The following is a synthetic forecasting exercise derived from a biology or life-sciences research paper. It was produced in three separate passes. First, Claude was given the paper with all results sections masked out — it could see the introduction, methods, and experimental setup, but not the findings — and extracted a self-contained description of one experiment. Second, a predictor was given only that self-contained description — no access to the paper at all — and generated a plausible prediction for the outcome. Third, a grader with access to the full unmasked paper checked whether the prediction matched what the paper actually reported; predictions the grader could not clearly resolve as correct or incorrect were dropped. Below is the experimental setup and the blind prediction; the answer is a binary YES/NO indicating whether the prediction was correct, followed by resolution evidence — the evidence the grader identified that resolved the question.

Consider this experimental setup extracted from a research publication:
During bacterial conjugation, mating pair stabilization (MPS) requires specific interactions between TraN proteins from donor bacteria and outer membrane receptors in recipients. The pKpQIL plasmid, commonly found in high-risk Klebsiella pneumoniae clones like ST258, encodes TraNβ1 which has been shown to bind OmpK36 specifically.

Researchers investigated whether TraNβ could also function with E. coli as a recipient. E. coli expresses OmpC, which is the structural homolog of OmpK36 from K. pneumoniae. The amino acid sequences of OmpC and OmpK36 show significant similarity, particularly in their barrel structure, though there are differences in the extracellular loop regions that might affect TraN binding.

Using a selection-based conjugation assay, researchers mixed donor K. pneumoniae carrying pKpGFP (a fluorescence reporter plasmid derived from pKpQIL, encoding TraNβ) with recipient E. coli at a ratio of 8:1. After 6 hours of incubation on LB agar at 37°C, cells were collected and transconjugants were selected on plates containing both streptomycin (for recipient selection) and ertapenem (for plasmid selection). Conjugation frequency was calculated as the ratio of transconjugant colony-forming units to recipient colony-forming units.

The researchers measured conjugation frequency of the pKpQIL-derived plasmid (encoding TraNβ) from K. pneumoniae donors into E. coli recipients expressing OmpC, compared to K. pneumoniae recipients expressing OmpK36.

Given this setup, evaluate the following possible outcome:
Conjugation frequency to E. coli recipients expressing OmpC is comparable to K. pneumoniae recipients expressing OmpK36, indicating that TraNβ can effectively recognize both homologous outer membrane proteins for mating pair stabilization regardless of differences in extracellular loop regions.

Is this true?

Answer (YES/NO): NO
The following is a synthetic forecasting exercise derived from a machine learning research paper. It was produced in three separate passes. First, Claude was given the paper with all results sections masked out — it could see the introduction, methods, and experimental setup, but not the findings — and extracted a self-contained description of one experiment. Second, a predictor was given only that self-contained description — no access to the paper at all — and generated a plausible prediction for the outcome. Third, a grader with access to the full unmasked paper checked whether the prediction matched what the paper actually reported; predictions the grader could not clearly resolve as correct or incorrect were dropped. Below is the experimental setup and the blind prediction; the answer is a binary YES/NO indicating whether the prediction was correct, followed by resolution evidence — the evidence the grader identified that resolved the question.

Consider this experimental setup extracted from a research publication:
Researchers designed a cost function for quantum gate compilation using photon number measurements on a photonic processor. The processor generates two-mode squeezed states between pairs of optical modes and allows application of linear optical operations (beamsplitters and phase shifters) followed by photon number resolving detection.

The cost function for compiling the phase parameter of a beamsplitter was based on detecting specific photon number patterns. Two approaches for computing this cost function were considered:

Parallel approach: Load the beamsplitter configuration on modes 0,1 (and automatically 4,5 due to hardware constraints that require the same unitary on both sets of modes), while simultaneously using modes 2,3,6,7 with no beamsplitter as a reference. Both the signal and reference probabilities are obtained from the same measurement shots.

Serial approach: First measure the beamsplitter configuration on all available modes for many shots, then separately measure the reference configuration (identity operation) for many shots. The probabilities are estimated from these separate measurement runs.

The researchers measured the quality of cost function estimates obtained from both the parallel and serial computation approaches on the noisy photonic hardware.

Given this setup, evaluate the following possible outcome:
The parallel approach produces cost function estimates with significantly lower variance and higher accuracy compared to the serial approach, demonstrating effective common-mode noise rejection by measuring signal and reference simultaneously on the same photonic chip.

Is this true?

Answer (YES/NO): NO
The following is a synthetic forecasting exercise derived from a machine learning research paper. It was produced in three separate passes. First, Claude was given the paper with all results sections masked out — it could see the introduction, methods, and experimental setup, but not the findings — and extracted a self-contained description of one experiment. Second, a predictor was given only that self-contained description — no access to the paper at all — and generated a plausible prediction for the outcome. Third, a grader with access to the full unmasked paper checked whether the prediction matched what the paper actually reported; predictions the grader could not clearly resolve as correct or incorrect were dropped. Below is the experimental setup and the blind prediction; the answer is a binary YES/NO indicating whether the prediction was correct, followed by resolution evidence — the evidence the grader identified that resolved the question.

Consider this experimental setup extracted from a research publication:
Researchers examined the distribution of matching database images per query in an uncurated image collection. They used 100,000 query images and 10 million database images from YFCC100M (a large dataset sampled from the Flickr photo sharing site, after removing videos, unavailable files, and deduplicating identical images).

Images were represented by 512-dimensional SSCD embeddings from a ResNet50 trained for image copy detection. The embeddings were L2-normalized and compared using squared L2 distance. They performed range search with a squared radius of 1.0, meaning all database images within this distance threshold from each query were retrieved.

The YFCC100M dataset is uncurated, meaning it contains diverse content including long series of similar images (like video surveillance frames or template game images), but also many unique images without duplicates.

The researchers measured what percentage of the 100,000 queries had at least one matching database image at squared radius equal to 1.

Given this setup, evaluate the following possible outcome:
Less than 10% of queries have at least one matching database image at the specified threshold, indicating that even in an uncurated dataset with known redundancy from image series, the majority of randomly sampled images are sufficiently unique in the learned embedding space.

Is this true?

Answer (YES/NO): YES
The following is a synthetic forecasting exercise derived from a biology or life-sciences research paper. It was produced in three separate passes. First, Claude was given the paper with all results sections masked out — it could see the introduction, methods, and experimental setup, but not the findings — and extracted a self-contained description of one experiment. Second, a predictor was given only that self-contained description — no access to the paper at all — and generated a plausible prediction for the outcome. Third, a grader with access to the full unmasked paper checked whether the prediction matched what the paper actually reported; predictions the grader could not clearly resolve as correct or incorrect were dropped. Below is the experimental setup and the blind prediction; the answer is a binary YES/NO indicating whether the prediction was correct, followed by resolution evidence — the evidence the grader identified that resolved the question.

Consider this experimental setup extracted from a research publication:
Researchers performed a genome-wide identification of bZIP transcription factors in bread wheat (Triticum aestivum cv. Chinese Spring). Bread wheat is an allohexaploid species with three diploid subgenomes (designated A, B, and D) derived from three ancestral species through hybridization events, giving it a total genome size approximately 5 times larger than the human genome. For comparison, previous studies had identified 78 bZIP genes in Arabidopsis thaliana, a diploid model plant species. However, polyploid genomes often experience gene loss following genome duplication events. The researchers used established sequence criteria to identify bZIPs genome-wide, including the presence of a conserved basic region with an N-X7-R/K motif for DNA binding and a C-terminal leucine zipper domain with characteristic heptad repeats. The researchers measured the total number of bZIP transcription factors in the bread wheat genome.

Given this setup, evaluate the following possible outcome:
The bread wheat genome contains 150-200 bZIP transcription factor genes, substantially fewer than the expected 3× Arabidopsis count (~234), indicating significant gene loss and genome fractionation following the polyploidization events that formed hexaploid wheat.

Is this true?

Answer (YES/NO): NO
━━━━━━
From the records above, return each line that has the string "approaches".

— RESULT BELOW —
The cost function for compiling the phase parameter of a beamsplitter was based on detecting specific photon number patterns. Two approaches for computing this cost function were considered:
The researchers measured the quality of cost function estimates obtained from both the parallel and serial computation approaches on the noisy photonic hardware.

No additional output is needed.